(Extract to read begins)
Stamatis Zampetakis created HIVE-29146:
------------------------------------------
Summary: Query with WITH clause fails during split generation when
CTE materaliazation is enabled
Key: HIVE-29146
URL: https://issues.apache.org/jira/browse/HIVE-29146
Project: Hive
Issue Type: Bug
Reporter: Stamatis Zampetakis
Attachments: repro.q
Queries with WITH clause over transactional tables fail at runtime during split
generation when the CTE materialization is enabled.
The problem can be reproduced by running TPC-DS query 11 and setting the
following properties.
{code:sql}
set hive.optimize.cte.materialize.threshold=2;
set hive.optimize.cte.materialize.full.aggregate.only=false;
set hive.optimize.shared.work=true;
with year_total as (
select c_customer_id customer_id
,c_first_name customer_first_name
,c_last_name customer_last_name
,c_preferred_cust_flag customer_preferred_cust_flag
,c_birth_country customer_birth_country
,c_login customer_login
,c_email_address customer_email_address
,d_year dyear
,sum(ss_ext_list_price-ss_ext_discount_amt) year_total
,'s' sale_type
from customer
,store_sales
,date_dim
where c_customer_sk = ss_customer_sk
and ss_sold_date_sk = d_date_sk
group by c_customer_id
,c_first_name
,c_last_name
,c_preferred_cust_flag
,c_birth_country
,c_login
,c_email_address
,d_year
union all
select c_customer_id customer_id
,c_first_name customer_first_name
,c_last_name customer_last_name
,c_preferred_cust_flag customer_preferred_cust_flag
,c_birth_country customer_birth_country
,c_login customer_login
,c_email_address customer_email_address
,d_year dyear
,sum(ws_ext_list_price-ws_ext_discount_amt) year_total
,'w' sale_type
from customer
,web_sales
,date_dim
where c_customer_sk = ws_bill_customer_sk
and ws_sold_date_sk = d_date_sk
group by c_customer_id
,c_first_name
,c_last_name
,c_preferred_cust_flag
,c_birth_country
,c_login
,c_email_address
,d_year
)
(Extract to read ends)
### What to do
1. Which file is attached to the bug report?
2. List each property the bug report sets, along with the value it assigns.
Please draw only on the bug report when answering.
(Supplied information begins)
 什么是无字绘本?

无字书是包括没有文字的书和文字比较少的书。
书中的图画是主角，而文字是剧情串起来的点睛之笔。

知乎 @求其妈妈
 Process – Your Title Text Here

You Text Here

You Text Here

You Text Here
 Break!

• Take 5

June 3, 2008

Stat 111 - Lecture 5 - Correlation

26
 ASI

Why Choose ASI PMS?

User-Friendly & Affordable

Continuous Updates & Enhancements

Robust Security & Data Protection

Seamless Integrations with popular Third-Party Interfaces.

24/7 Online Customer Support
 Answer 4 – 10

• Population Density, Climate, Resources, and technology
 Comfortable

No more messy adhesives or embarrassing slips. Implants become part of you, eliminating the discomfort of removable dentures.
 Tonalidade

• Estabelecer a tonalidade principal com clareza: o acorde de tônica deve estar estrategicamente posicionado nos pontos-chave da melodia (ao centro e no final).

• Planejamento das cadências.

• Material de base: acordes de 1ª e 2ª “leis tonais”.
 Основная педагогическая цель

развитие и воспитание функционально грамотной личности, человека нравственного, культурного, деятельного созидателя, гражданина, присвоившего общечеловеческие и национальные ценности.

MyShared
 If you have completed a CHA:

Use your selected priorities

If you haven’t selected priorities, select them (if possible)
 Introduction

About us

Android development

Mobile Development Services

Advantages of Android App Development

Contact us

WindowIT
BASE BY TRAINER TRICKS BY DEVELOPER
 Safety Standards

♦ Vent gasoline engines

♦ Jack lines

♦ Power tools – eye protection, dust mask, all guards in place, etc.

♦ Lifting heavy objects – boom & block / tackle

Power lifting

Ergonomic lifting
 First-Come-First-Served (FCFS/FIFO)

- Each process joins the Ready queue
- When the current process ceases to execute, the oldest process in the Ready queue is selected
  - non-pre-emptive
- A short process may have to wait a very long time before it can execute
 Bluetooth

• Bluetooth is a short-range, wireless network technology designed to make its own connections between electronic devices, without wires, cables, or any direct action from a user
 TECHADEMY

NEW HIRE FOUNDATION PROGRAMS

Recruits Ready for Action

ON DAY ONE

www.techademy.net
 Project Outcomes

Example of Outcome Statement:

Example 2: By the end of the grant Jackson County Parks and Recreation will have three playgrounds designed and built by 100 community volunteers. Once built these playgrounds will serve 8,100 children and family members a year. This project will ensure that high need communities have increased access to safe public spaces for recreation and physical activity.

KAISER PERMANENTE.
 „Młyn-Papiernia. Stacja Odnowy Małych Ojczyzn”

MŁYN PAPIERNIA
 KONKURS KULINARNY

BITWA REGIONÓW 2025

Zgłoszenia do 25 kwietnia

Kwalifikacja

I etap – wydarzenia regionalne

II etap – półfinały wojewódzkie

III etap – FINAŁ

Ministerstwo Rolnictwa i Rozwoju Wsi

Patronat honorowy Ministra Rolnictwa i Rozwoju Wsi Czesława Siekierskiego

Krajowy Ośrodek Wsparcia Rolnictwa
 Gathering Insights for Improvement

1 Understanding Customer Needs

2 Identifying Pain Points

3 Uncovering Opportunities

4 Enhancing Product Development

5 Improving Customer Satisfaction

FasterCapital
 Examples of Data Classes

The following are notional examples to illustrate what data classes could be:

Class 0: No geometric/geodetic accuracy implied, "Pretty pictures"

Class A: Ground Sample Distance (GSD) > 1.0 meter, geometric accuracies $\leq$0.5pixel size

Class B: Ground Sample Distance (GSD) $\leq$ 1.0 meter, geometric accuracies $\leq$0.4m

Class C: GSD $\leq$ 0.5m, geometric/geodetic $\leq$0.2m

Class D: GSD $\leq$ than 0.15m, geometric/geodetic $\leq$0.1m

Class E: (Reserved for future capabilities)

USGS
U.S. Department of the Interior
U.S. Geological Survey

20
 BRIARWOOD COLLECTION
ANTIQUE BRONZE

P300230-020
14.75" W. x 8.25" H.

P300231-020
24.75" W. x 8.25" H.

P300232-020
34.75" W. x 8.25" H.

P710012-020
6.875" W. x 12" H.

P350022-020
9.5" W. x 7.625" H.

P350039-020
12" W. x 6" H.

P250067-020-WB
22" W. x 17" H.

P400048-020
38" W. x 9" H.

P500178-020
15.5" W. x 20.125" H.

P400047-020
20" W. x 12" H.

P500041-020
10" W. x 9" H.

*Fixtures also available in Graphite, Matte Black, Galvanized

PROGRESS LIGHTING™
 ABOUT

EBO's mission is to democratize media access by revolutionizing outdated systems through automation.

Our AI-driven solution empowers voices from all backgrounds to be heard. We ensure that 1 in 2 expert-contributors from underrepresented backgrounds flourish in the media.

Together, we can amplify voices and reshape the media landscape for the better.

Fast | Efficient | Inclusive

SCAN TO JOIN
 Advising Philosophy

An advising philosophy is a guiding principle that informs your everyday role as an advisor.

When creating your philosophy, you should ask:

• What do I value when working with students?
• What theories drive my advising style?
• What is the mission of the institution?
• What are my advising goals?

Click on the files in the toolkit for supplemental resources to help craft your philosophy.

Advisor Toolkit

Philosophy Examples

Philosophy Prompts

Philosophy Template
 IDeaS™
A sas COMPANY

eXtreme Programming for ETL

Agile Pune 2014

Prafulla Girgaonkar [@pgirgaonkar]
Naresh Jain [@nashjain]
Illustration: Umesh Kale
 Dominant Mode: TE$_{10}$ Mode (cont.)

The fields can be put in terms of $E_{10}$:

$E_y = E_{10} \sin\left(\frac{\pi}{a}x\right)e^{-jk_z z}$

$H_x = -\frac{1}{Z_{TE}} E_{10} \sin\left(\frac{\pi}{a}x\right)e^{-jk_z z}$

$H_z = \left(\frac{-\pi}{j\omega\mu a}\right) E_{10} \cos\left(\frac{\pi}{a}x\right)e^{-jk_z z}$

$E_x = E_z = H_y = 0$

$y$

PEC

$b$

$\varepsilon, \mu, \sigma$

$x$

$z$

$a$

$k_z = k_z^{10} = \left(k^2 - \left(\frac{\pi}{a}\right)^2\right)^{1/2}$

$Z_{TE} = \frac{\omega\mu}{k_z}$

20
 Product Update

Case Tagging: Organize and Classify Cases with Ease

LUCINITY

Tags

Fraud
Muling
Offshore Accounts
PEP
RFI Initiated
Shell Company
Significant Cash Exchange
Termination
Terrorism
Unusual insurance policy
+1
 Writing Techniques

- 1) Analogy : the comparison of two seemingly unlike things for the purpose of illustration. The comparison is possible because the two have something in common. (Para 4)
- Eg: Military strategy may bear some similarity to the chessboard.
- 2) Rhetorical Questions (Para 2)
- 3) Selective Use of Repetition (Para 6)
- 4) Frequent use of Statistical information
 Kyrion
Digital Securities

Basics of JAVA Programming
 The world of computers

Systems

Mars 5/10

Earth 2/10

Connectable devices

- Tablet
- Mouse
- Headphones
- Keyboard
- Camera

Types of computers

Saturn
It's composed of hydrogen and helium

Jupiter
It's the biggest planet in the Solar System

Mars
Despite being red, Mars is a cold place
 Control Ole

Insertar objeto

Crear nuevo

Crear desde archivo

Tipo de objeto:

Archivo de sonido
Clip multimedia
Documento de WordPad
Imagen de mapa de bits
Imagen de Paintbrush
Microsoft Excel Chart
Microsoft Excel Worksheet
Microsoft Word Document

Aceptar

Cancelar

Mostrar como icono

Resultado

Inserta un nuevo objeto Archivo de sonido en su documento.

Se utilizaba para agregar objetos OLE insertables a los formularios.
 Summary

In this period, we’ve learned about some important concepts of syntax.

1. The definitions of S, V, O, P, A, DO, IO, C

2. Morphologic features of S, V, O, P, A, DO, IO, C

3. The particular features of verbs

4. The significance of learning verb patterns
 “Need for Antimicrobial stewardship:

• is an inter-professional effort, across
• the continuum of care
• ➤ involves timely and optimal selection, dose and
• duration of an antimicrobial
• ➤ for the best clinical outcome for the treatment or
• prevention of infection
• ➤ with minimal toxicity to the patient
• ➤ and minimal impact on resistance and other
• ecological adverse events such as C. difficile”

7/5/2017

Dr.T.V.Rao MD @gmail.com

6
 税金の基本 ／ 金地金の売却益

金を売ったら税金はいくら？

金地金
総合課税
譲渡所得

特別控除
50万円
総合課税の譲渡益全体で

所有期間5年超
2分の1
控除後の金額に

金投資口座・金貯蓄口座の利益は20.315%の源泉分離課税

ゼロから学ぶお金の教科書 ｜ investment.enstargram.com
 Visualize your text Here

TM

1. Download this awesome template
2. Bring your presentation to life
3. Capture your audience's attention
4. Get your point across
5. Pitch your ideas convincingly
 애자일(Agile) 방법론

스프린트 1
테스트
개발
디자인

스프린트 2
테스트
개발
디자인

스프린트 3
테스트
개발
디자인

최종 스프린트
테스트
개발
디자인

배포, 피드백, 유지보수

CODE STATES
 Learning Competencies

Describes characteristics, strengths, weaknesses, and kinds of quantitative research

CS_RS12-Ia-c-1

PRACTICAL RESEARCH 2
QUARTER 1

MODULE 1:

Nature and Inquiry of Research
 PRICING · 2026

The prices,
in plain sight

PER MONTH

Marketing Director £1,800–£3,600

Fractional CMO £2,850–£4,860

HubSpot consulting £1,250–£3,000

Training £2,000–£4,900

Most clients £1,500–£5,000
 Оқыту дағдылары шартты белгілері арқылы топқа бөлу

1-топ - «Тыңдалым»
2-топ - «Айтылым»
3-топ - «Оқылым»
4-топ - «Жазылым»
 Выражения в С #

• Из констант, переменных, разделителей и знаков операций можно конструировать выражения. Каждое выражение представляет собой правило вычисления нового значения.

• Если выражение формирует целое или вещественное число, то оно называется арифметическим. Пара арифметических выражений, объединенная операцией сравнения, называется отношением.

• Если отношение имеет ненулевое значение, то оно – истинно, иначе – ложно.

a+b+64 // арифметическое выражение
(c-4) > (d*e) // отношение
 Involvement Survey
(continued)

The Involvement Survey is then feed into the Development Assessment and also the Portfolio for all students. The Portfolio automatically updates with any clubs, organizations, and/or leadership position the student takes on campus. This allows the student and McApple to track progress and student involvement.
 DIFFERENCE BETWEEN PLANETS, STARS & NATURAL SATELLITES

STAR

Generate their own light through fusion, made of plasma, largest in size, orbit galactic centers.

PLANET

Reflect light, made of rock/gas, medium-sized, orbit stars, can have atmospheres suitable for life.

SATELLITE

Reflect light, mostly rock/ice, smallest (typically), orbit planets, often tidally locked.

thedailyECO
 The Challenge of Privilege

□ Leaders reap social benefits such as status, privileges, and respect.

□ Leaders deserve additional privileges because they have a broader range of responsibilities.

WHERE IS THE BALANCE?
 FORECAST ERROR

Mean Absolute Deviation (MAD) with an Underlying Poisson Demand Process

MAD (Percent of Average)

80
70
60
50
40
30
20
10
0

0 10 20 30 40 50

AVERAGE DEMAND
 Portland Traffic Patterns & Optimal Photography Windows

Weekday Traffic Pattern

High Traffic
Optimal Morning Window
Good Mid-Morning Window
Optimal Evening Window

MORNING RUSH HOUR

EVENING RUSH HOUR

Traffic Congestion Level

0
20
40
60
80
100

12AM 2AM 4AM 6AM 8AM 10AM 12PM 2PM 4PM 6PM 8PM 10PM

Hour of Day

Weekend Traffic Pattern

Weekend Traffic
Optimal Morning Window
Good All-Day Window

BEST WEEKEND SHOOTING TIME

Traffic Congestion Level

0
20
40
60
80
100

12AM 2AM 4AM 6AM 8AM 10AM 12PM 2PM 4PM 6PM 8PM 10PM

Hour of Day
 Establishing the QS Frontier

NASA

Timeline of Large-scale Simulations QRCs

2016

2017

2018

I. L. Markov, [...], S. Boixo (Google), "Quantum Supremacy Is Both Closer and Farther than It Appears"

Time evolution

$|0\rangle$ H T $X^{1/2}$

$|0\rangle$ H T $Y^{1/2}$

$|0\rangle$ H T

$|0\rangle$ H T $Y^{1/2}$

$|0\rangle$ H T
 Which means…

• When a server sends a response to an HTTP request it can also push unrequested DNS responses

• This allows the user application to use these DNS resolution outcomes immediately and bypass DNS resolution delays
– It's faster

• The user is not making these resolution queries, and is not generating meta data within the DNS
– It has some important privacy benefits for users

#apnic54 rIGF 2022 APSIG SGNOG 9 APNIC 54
(Supplied information ends)
### Answers
1. repro.q

2.
- hive.optimize.cte.materialize.threshold: 2
- hive.optimize.cte.materialize.full.aggregate.only: false
- hive.optimize.shared.work: true